Report every line in the records below that contains the word "right".
··· Data to use
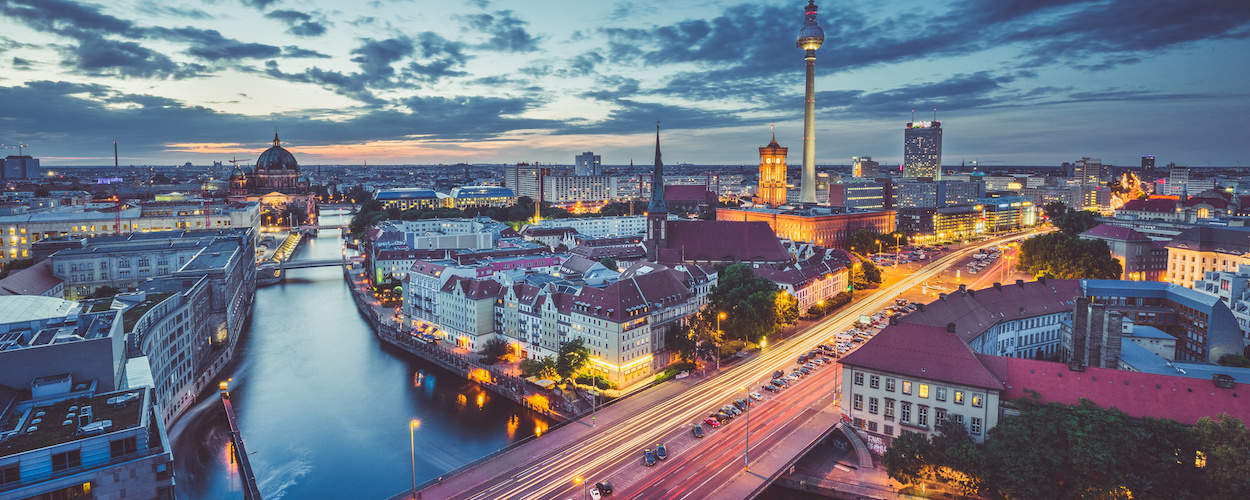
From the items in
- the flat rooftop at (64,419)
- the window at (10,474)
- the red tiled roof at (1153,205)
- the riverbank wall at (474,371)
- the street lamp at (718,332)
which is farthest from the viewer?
the red tiled roof at (1153,205)

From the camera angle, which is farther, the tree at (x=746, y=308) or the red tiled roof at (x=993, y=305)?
the tree at (x=746, y=308)

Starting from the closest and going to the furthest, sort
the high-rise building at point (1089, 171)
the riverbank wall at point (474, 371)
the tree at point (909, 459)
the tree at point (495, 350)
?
1. the tree at point (909, 459)
2. the riverbank wall at point (474, 371)
3. the tree at point (495, 350)
4. the high-rise building at point (1089, 171)

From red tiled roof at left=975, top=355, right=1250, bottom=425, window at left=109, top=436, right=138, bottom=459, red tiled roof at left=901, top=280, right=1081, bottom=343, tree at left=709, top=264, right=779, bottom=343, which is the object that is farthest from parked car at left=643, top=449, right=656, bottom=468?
tree at left=709, top=264, right=779, bottom=343

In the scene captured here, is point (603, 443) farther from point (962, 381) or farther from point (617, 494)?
point (962, 381)

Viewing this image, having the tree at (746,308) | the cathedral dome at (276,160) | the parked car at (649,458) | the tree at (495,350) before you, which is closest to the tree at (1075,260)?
the tree at (746,308)

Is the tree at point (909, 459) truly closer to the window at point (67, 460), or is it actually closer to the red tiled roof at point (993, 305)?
the red tiled roof at point (993, 305)

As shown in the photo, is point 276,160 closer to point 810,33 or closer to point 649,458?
point 810,33

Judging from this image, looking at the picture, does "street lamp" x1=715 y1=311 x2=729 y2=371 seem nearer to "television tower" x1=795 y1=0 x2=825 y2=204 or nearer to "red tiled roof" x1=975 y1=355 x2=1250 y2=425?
"red tiled roof" x1=975 y1=355 x2=1250 y2=425

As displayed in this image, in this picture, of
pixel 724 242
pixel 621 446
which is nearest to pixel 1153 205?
pixel 724 242
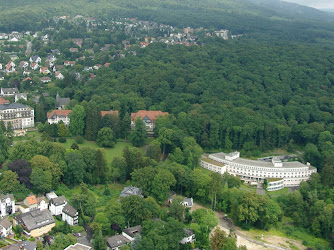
······
The answer:
From red tiled roof at left=975, top=355, right=1250, bottom=425, window at left=109, top=436, right=138, bottom=459, red tiled roof at left=901, top=280, right=1081, bottom=343, tree at left=709, top=264, right=779, bottom=343, which is the object that is farthest from parked car at left=643, top=449, right=656, bottom=468?
tree at left=709, top=264, right=779, bottom=343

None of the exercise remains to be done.